● PASSAGE PROVIDED:
>>>>>

So the All Blacks are beatable after all. A brilliant game and a brilliant turnaround from the Springboks that no one saw coming.
They gave one of the great defensive performances of the age and their ability to hang on for the final 20 minutes was sensational.
The tension was unbearable, the Boks gripping on and the All Blacks playing all the rugby and yet not quite able to finish the many half chances they created.
And the All Blacks can't complain. Yes they were denied a penalty in the last play when the TMO told the referee two Boks players were offside and it was penalty New Zealand, but Nigel Owens didn't hear.
But they didn't take their chances when they made them – not enough of them and they made too many unforced and forced errors.
Beauden Barrett didn't kick his goals and even in the last play of the game they could still and should have won it but Damian McKenzie let go of the ball.
And besides, the Boks were superb and they earned the win. Their attacking rugby was good, excellent at times, but what about that defence?
They just didn't miss a tackle around the fringes and the All Blacks battered away at the ruck but couldn't score in those final five minutes despite having laid siege to the Boks' line.
South Africa made them work for every metre and produced some of the best scrambling defence of the Rugby Championship so far which was as welcome as it was surprising.
The Boks did everything that was expected, except they did it better, with more accuracy, intensity and longevity.
Their linespeed on defence was the key to their game. They were about perfect in timing the charge and legally swarmed the All Blacks.
They hit them hard, too. The All Blacks ball carriers couldn't dominate the collisions, or not enough of them anyway, to generate the relentless quick ball on which their game thrives.
The Boks defence was also good enough to cut down the decision-making time available to the playmakers and an age-old truism was there for all to see – that if the All Blacks are not given time and space in which to play, they look much the same as everyone else.
But what was perhaps a little unexpected was how well the Boks used the ball. They showed in June against England that they have the ability to be expansive and threatening with it, but there hadn't been much of that on view in the Rugby Championship.

<<<<<

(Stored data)
>>>>>

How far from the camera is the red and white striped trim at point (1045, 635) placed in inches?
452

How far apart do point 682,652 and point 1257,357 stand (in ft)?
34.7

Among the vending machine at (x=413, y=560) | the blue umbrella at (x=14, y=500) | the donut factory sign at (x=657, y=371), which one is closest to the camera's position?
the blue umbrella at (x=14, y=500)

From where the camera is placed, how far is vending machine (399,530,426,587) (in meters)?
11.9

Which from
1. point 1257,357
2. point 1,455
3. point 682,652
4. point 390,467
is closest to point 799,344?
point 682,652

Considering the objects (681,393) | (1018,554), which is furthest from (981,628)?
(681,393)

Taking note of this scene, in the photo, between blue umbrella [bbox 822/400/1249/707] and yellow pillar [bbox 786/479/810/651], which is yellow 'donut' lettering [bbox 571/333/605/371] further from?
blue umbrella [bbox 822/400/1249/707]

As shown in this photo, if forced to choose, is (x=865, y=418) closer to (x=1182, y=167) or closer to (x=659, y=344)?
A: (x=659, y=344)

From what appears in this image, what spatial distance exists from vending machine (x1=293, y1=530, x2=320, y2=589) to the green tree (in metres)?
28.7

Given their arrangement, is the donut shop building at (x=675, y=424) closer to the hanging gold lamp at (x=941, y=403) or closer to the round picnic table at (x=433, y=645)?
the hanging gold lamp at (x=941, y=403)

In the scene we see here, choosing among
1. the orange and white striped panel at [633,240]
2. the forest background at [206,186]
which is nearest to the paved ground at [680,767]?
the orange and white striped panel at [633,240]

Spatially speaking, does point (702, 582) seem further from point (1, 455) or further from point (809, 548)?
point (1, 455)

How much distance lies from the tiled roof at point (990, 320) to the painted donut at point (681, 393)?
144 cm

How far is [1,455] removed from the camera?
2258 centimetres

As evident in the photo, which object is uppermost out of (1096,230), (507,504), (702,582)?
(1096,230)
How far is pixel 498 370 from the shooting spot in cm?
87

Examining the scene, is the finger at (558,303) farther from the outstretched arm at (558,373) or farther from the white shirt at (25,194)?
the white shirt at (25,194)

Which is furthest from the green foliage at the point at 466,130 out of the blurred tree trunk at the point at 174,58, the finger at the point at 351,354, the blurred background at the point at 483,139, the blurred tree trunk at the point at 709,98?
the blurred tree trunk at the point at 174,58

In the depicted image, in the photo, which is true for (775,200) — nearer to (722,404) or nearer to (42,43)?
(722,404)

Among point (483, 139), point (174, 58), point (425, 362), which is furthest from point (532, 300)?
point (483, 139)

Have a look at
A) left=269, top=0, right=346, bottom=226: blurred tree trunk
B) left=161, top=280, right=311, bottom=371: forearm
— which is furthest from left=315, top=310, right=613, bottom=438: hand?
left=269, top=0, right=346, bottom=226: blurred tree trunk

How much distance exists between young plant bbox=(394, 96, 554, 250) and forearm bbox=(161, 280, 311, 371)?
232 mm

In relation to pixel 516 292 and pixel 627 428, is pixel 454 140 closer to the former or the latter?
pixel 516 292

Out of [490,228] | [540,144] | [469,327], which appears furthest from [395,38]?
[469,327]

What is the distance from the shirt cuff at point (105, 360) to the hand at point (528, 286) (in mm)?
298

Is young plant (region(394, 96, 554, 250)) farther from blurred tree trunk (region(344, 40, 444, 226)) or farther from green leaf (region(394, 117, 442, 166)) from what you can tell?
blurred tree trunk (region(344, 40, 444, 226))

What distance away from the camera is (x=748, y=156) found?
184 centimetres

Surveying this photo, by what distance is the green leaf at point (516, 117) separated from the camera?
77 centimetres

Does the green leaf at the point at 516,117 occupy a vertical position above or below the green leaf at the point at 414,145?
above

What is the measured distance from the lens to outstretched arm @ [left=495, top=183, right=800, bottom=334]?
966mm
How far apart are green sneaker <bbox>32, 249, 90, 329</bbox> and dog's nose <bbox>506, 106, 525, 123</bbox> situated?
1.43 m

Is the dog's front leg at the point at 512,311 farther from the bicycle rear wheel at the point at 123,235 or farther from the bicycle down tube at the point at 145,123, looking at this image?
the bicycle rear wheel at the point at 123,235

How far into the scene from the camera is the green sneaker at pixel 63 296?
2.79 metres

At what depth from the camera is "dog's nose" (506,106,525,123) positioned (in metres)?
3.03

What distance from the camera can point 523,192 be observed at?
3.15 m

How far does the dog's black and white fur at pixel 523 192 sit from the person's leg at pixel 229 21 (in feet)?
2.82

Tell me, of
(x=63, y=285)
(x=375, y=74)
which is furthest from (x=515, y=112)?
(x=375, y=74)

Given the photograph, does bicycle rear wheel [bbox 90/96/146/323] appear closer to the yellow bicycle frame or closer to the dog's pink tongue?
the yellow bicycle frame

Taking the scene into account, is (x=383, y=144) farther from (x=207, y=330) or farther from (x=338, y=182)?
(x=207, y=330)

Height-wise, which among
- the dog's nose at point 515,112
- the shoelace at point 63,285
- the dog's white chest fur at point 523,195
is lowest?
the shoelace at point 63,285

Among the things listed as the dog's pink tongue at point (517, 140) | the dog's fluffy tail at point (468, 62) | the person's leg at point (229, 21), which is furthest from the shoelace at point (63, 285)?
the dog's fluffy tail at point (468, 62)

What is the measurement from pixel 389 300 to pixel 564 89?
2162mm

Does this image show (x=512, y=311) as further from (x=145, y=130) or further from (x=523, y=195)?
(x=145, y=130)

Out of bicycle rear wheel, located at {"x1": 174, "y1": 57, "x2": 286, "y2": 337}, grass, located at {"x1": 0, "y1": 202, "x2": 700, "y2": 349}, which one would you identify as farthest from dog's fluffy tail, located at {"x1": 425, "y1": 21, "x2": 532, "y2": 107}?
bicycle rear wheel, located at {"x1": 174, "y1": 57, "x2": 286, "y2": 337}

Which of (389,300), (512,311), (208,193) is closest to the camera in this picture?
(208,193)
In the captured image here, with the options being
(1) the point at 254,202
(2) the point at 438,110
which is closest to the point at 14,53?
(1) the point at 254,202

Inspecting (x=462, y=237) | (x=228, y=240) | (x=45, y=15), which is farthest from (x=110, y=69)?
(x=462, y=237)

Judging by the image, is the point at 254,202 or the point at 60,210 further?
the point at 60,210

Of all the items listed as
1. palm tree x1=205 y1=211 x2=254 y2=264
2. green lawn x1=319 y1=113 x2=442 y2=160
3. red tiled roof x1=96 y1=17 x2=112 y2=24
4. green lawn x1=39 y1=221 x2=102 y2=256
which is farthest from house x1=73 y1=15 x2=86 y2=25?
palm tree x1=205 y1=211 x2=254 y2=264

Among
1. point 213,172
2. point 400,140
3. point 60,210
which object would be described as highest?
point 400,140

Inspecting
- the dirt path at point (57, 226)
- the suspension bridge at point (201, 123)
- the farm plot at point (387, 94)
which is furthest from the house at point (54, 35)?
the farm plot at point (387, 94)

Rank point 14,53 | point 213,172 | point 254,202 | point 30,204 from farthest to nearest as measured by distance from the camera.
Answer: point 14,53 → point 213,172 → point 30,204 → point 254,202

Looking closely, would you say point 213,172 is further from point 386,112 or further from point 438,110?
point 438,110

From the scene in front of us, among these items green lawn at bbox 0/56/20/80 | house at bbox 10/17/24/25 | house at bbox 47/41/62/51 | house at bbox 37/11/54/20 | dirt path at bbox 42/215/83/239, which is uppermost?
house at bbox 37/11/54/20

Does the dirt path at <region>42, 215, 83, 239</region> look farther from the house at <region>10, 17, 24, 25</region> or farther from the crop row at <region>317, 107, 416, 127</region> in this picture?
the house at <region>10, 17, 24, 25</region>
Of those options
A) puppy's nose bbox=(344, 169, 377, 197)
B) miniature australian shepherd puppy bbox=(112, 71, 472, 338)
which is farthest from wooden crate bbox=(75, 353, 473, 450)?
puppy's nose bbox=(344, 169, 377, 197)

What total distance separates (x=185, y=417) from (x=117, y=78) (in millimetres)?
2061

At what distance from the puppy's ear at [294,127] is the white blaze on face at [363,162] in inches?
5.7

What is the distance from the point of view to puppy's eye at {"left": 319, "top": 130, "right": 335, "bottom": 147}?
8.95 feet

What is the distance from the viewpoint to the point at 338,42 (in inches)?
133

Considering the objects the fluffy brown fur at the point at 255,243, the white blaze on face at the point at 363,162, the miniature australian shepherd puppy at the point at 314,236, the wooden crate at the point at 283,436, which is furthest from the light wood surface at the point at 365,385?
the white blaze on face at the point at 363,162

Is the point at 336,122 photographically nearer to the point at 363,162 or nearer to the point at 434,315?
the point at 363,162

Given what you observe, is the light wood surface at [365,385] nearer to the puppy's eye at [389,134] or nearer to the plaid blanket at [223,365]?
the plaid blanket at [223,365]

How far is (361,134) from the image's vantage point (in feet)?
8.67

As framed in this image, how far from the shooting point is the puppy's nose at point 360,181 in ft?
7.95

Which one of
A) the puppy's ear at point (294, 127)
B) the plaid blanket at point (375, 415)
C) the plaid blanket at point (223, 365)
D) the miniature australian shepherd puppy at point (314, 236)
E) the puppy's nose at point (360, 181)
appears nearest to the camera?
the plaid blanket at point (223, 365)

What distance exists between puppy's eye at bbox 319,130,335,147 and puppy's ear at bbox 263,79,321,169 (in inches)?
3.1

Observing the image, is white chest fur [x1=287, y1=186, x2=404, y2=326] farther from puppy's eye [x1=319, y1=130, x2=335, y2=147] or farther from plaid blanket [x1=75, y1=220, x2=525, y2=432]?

<<<<<

● INSTRUCTIONS:
1. Rewrite the paragraph of the match report that begins "The Boks defence was also good enough" more briefly, keeping its main facts.
2. According to the match report, which team did the Boks play in June when they showed they could be expansive and threatening with the ball?

● EXERCISE RESPONSES:
1. The Springbok defense cut down the decision-making time of the All Blacks playmakers. This showed an old truth: when the All Blacks are denied time and space, they look much like any other team.

2. England.